*WORK ORDER*
Quote the e2fsck retry discussion word for word, from "On Tue, Apr" to "e2fsck may exit.".

*EXTRACT TO READ*

On Tue, Apr 20, 2021 at 03:18:05PM +0800, Haotian Li wrote:
> If some I/O error occured during e2fsck, for example the
> fibre channel connections are flasky, the e2fsck may exit.
> Try again in these I/O error cases may help e2fsck
> successfully execute and fix the disk correctly.
> 
> We may try five times when io_channel_write/read failed.
> Enable this option by setting true on unreliable_io in
> configure file "e2fsck.conf".

Why not set 'io_max_retries = 5' in e2fsck.conf and feed that to the io
manager directly?  That would be more flexible than a boolean that
triggers a hardwired retry counter.

*DATASET SECTION*
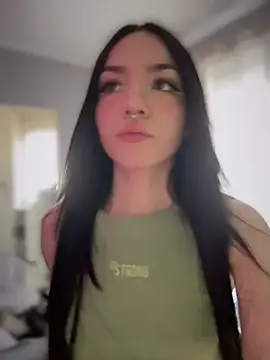 Snapshot of ShannonShanny chatting on March 18, 10:46 am ShannonShanny online show from March 18, 10:46 am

*RESULT FOR THIS TASK*
On Tue, Apr 20, 2021 at 03:18:05PM +0800, Haotian Li wrote:
> If some I/O error occured during e2fsck, for example the
> fibre channel connections are flasky, the e2fsck may exit.